May 1, 2010 at 2:16 pm
I have started working on indexes lately and was studying indepth about them in Sql Server.
I created a a nonclustered index on a table Which had just two columns one "ObservationTime" (DateTime Type) and other PointValue(Integer Type).
I inserted some .5 million rows from 1st January 2009 to 1st January 2010(I inserted data for every 1 minute starting from 1st January 2009)
with some random Point Values
After that I Created index on ObsDateTime and ran a query like below
Select PointValue From IndexTestTable Where ObservationTime Between '5/1/2009' and '5/2/2009'.
This returns me around 1440 rows but I was suprised to see Table scan in Query plan. So Indexes were not reffered at all.
I was expecting Index scan here. Can anyone guide me what's actually happening here.
There is one thing to note here :when I replicate the same thing in oracle, indexe on the dateTime field is reffered.

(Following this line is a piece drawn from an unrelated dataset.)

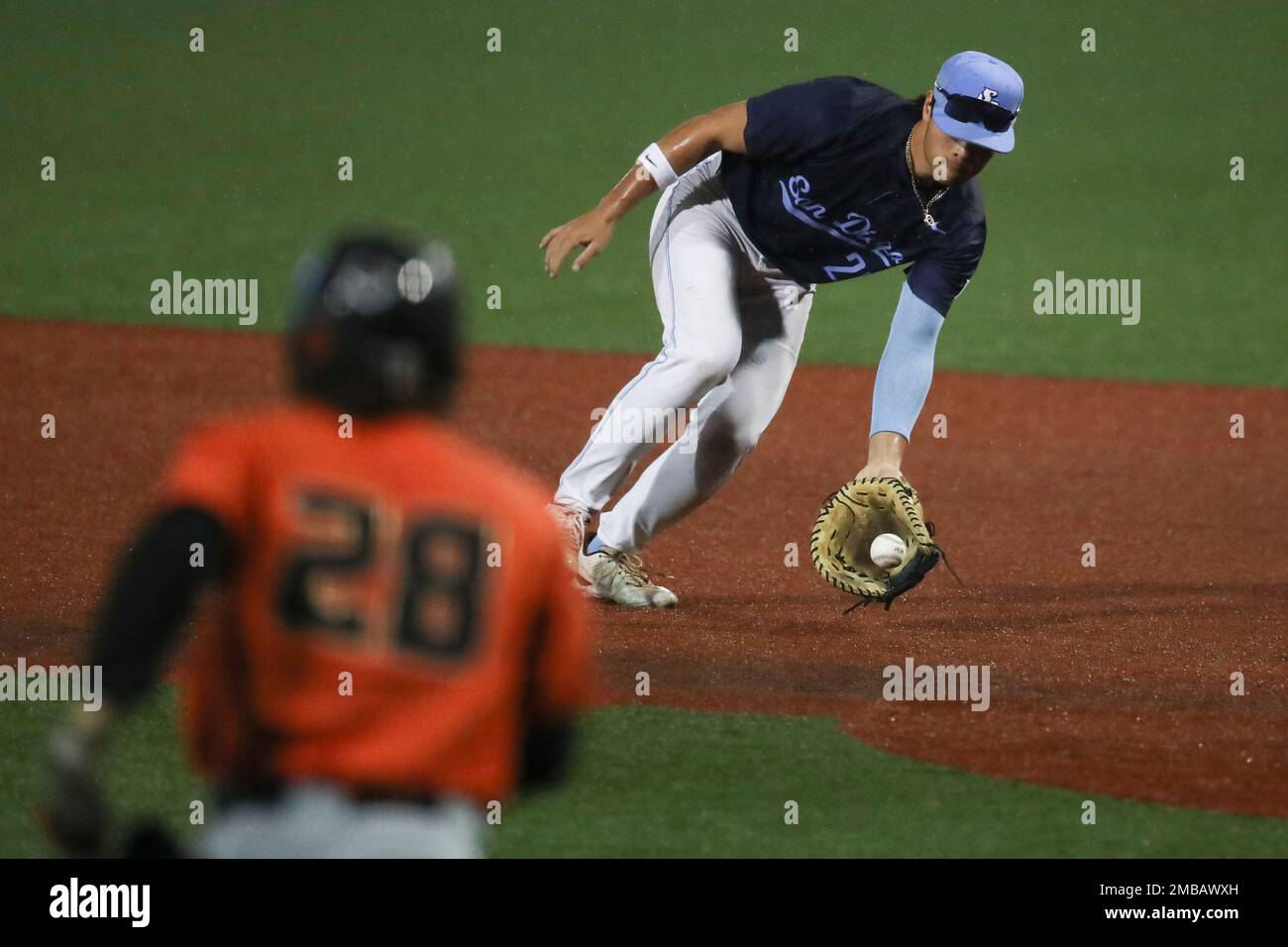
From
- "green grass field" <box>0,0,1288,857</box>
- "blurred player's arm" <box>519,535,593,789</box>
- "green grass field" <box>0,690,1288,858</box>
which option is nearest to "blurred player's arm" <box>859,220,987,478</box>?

Also , please post or refer some book or online material for studying in depth about indexes in sql server.
Thanks and regards,
Kunal Uppal
May 1, 2010 at 2:35 pm
the table contains 500,000 rows? If your distribution of data was even as your description suggests it would be then I would expect your query to return about 40,000 rows or 8% of the data. It only returns 1440 rows so the distribution is obviously not even. Update the stats and see what happens.
Also the column you are retrieving is not part of the index so bookmark lookups would be required if the index was used, SQL may have decided a table scan was the better option, especially as the size of the index is going to be comparable to the size of the table.
---------------------------------------------------------------------
May 1, 2010 at 2:44 pm
Ahh, language settings, is that query 1st and 2nd May or 5th Jan to 5th Feb?
Former I presume. Same arguments still apply.
---------------------------------------------------------------------
May 1, 2010 at 2:56 pm
It's from 1st May to 2nd May.
and even if I add some more columns and include it in my Select list, Sql Server still goes for Table Scan
May 1, 2010 at 3:01 pm
The search criteria on the where clause is used by SQL to determine optimum plan, not the select list.
Post your create table script, sample values and the execution plan.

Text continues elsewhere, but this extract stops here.